--- Given passage ---
CVE Vulnerabilities

CVE-2017-9863

Cross-Site Request Forgery (CSRF)

Published: Aug 05, 2017 | Modified: Apr 11, 2024
CVSS 3.x
8.8
HIGH
Source:
NVD
CVSS:3.0/AV:N/AC:L/PR:N/UI:R/S:U/C:H/I:H/A:H
CVSS 2.x
6.8 MEDIUM
AV:N/AC:M/Au:N/C:P/I:P/A:P
RedHat/V2
RedHat/V3
Ubuntu

An issue was discovered in SMA Solar Technology products. If a user simultaneously has Sunny Explorer running and visits a malicious host, cross-site request forgery can be used to change settings in the inverters (for example, issuing a POST request to change the user password). All Sunny Explorer settings available to the authenticated user are also available to the attacker. (In some cases, this also includes changing settings that the user has no access to.) This may result in complete compromise of the device. NOTE: the vendor reports that exploitation is unlikely because Sunny Explorer is used only rarely. Also, only Sunny Boy TLST-21 and TL-21 and Sunny Tripower TL-10 and TL-30 could potentially be affected

Weakness

The web application does not, or can not, sufficiently verify whether a well-formed, valid, consistent request was intentionally provided by the user who submitted the request.
--- Given data ---
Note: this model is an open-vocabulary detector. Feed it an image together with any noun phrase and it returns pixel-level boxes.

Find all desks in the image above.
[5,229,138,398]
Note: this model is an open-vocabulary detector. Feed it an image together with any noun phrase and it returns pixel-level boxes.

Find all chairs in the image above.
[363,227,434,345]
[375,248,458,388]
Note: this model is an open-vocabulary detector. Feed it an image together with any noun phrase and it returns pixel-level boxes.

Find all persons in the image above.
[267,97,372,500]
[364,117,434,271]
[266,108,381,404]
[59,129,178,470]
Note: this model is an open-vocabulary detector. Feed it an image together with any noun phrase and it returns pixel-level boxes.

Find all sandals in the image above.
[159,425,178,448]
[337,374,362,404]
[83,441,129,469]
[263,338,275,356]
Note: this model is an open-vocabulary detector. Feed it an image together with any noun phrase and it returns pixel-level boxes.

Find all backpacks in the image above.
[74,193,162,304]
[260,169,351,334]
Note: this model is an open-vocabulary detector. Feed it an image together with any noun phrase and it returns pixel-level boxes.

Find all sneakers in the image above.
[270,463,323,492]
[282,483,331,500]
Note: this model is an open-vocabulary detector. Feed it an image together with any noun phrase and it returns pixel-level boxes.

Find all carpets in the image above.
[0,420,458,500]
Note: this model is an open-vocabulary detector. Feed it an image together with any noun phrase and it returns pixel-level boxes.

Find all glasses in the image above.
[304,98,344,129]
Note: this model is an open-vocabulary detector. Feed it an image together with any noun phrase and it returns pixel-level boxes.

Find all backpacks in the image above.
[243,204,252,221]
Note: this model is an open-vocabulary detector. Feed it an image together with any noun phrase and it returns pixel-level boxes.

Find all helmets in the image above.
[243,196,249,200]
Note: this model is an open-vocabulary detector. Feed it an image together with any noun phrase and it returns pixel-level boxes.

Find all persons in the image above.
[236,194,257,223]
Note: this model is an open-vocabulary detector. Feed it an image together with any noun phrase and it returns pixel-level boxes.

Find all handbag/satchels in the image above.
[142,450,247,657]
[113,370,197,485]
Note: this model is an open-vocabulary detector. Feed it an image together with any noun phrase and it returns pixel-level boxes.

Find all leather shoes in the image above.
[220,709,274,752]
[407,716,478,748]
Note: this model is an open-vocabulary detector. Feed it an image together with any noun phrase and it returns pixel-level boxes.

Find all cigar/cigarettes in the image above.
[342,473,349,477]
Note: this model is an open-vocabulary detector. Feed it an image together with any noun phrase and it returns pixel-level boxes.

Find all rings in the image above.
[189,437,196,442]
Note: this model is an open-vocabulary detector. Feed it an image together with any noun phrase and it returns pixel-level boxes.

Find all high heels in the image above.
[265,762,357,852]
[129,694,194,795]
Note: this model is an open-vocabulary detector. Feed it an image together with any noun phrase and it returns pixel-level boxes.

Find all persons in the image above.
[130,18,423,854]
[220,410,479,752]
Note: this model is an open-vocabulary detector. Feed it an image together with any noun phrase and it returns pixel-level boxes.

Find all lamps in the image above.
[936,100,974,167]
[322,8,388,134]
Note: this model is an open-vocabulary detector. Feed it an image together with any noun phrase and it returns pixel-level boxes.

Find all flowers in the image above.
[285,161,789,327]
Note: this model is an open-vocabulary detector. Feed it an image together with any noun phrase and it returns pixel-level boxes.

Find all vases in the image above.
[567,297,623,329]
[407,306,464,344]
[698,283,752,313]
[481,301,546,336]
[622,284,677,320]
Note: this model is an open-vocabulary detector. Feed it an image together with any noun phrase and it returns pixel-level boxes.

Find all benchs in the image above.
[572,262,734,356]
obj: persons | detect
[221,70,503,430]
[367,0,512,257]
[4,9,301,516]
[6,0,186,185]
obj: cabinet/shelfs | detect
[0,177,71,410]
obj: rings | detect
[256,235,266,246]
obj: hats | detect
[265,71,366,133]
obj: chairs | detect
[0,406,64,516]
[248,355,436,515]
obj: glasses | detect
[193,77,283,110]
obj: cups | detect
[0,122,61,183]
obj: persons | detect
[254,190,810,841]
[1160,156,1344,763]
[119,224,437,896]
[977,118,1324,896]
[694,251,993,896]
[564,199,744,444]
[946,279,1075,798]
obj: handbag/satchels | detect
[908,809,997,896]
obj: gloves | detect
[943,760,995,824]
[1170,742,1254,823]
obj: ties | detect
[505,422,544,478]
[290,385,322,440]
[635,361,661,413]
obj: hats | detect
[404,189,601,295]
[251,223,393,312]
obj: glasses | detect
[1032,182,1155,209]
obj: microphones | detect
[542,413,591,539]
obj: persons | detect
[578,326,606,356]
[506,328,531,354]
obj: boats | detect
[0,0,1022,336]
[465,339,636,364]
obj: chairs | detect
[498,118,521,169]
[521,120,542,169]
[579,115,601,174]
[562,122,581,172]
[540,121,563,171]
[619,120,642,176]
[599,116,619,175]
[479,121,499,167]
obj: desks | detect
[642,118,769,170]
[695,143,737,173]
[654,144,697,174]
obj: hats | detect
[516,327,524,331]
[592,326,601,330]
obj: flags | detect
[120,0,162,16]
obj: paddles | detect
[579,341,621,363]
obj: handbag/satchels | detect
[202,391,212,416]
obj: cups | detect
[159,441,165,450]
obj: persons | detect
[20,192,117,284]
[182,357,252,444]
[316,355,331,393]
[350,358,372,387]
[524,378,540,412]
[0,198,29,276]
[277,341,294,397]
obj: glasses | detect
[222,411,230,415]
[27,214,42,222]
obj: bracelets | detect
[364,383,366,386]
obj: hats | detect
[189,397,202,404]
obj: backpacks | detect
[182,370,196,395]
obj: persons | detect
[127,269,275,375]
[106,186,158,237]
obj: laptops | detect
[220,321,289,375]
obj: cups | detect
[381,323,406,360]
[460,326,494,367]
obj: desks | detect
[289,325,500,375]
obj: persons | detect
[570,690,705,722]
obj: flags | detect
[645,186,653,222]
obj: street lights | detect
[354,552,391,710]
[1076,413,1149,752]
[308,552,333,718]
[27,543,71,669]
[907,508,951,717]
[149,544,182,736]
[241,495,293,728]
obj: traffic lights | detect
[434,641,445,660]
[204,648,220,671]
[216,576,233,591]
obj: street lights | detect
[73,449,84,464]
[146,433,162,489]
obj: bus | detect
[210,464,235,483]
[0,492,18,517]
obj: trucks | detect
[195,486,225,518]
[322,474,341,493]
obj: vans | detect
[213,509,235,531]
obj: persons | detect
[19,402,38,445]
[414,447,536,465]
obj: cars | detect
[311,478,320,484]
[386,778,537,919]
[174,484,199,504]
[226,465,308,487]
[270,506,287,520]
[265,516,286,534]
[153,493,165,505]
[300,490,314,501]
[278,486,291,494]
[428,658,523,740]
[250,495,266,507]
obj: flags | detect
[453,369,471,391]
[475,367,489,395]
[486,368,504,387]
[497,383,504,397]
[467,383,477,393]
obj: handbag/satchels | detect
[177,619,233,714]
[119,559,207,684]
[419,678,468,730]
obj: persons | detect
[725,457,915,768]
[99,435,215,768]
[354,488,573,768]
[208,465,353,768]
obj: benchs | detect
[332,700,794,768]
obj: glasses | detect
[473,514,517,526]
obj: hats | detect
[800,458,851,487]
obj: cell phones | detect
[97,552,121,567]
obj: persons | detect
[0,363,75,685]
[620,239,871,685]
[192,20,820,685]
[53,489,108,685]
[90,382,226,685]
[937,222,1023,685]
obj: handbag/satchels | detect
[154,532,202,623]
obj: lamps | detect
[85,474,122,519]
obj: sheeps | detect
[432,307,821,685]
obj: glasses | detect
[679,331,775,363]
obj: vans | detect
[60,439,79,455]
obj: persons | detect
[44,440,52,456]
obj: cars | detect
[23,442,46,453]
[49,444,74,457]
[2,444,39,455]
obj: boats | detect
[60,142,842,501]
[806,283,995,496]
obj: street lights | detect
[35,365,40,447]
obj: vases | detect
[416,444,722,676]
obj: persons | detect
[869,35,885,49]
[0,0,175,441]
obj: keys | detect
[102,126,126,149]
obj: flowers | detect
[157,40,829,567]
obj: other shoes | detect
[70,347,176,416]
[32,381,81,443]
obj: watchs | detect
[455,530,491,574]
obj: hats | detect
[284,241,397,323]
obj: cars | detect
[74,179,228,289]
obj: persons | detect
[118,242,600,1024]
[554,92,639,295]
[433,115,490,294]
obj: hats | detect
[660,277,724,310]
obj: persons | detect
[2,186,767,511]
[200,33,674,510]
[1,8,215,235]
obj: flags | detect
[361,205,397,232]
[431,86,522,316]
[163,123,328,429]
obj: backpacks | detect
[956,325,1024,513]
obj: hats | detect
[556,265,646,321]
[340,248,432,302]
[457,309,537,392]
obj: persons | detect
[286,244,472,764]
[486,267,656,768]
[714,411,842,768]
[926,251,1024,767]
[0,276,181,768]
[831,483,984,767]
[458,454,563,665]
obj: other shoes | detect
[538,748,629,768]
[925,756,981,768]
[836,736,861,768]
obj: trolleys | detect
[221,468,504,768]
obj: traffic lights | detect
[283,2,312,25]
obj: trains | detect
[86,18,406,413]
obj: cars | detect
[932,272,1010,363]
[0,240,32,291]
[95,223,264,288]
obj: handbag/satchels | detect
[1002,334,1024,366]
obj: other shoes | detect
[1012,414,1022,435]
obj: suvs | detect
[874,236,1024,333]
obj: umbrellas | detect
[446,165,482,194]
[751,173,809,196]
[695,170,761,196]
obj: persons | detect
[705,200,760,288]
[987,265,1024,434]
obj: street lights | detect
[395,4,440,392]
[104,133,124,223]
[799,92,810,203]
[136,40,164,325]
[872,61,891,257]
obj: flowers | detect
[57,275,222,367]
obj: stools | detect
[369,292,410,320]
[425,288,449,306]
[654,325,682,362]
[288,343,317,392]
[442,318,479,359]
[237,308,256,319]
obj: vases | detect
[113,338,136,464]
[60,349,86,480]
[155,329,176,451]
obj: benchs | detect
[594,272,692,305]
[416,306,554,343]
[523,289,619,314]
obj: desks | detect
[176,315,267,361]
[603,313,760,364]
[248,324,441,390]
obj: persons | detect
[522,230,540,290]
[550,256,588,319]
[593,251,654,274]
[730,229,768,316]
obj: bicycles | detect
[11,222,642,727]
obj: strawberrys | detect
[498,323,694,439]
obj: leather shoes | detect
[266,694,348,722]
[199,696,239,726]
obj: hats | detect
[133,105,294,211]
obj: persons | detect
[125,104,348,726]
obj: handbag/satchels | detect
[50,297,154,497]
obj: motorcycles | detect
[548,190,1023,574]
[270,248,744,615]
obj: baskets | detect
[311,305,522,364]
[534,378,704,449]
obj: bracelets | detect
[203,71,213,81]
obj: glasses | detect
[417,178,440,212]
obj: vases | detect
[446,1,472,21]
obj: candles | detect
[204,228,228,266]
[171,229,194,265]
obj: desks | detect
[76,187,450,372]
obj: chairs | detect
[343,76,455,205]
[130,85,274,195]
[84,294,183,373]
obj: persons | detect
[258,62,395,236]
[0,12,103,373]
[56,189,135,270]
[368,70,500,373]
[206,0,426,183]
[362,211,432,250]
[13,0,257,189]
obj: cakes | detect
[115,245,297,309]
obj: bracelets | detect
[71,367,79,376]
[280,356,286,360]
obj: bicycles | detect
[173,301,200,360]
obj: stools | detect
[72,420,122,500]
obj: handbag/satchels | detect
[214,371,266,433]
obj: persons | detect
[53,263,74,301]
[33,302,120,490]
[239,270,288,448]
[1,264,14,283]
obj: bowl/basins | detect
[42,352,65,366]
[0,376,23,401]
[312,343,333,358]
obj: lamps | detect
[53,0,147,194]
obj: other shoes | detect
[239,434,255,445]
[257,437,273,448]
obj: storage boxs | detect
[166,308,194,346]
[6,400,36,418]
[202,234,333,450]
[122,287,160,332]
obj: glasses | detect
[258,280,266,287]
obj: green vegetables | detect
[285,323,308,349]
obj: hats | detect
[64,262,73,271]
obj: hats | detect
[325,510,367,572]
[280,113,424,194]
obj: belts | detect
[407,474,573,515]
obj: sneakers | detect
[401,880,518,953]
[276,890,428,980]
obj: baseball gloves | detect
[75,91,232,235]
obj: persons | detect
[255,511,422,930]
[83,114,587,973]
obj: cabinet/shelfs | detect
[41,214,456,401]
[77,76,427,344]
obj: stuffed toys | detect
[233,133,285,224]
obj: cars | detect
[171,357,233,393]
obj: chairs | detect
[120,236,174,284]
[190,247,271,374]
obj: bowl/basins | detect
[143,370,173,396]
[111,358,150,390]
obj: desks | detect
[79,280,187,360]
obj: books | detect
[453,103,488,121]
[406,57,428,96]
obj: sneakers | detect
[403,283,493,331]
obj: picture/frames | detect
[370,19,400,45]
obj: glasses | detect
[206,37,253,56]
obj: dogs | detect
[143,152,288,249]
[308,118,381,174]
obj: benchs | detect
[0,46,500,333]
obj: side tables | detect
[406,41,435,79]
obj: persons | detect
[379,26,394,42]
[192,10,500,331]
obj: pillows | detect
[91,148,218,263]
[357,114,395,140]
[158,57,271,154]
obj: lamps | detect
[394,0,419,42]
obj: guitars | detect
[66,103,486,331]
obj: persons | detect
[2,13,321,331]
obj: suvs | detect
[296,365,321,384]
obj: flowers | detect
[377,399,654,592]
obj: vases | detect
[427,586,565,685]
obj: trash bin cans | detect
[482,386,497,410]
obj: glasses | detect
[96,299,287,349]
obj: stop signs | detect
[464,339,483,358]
---
▸ **Written instruction 1**:
Please answer these questions from the CVE-2017-9863 entry:
(a) What CVSS 3.x score does it list?
(b) Which program must the user have running for the attack to work?
(c) Why does the vendor consider exploitation unlikely?
▸ **Written instruction 2**: Write a continuation of the CVE-2017-9863 entry, beginning after its final sentence.
The records have nothing to do with the CVE-2017-9863 entry.

▸ **Output 1**:
(a) 8.8
(b) Sunny Explorer
(c) Sunny Explorer is used only rarely.

▸ **Output 2**:
Affected Software

Name Vendor Start Version End Version
Sunny_boy_3600_firmware Sma - (including) - (including)

Potential Mitigations

  • Use a vetted library or framework that does not allow this weakness to occur or provides constructs that make this weakness easier to avoid.
  • For example, use anti-CSRF packages such as the OWASP CSRFGuard. [REF-330]
  • Another example is the ESAPI Session Management control, which includes a component for CSRF. [REF-45]
  • Use the “double-submitted cookie” method as described by Felten and Zeller:
  • When a user visits a site, the site should generate a pseudorandom value and set it as a cookie on the user’s machine. The site should require every form submission to include this value as a form value and also as a cookie value. When a POST request is sent to the site, the request should only be considered valid if the form value and the cookie value are the same.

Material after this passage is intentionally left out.